As a psuedo adult, I, in normal life doings, find that if there's a problem, yo I'll solve it. But nothing gets my goat, man, more than a problem that I have no control over the solution: house selling currently at the top of that list. I've done all that I humanly can on my end to sell this house and now, tomorrow, it is out of my hands into this great unknown abyss of faceless people to whom I can do nothing to cajole them into buying it. In that case, I turn to utter superstition. An old house selling 'stition is to bury a small statue of Saint Joseph in the backyard.

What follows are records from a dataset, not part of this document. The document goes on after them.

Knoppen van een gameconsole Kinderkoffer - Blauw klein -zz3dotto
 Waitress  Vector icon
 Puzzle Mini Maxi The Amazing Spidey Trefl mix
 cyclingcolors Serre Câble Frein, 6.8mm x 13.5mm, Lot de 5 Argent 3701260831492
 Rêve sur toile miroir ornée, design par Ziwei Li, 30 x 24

Saint Joseph, a carpenter, has been appealed to, as storytelling has it, for centuries, in the name of opportune land transferal. According to the story, German nuns would bury Saint Joseph medals around the land they hoped to acquire for a new convent, hoping that St. Joe would intervene on their behalf so that might obtain it. My mother is a big fan of this tradition. It is said that St. Joe must be buried in the BACKyard, FACING the house and upside down (apparently, for reals, upside down makes him uncomfortable and he works faster. Whereas if you put him right side up, he'd take his own sweet celestial time?) She jokes that after instructing a home-selling cousin to do this, they buried him in the front yard facing the street and the house across the street, not even on the market, sold. After your house flies off the market thanks to Jesus' dad, you're supposed to dig him up and put him in a place of honor in the new digs. Otherwise, the house will continue to turn over to new owners -- a skip in the heavenly record of St. Joe's miraculous ways. After selling the last Omaha house in my youth, the clan had moved to Virginia before my mom remembered to dig up St. Joe. She fears, still, that she has sent that house into a veritable real estate tailspin by leaving him there.

Don't be fooled. I bought a St. Joseph statue. And it intends to be buried this evening -- I didn't want St. Joe getting on the selling bandwagon before I was ready to vacate the joint. All in good time, Joe. Amusingly, aforementioned friend D remarked that on his current travels through European Catholic kitche on pilgrimage path, there are signs in religious paraphernalia stores stating: "Catholicism is not MAGIC. Please don't bury Saint Joseph." Puh-lease. I totally intend to put St. Joe in the GROUND, man, and on his haloed head. To hedge my homeselling bets, I took the statue today to our church to have it blessed. That oughta include the choirs of heaven in our real estate endeavors. While I waited for the priest to come over to the parish office to perform the deed, the secretary asked, "You aren't going to bury that, are you?" I said, "Uh, yeah. I am totally going to bury it. That's how you make it work. " She leaned in, "Well, don't tell him that. Tell him you're putting it on the mantel or something." Right. Lie to the priest. That'll make Saint Joseph a party to my plan. Luckily, he didn't ask. And I whipped out some rosaries for him to bless, too, just to distract him from my oddly commercial looking Saint Joe statue. (It came in a kit. I appreciate commercialized, well packaged, efficient Catholicism.)

Sunday is our first open house. Unfortunately for me, I am working the Sunday nightshift, so I have to sleep all day Sunday to be ready for work. Which means I can't sit in my car outside like a pervert and watch anxiously as people leave our house trying desperately to read their faces or to talk on the phone loudly saying, "Oh honey, but this is the house that I REALLY LOVE, it's PERFECT. Did you see it's finished basement, 3 1/2 baths, vaulted ceilings, sunny kitchen and new carpeting?" And so I won't creep out potential buyers by actually sleeping in my bed when they come through the house, which would be super creepy when you think about it -- but I really could sleep through it -- I'm going to put in some Z's at the Bestie's house while she's away on vacay.

So. Seriously. Anybody want to buy a house?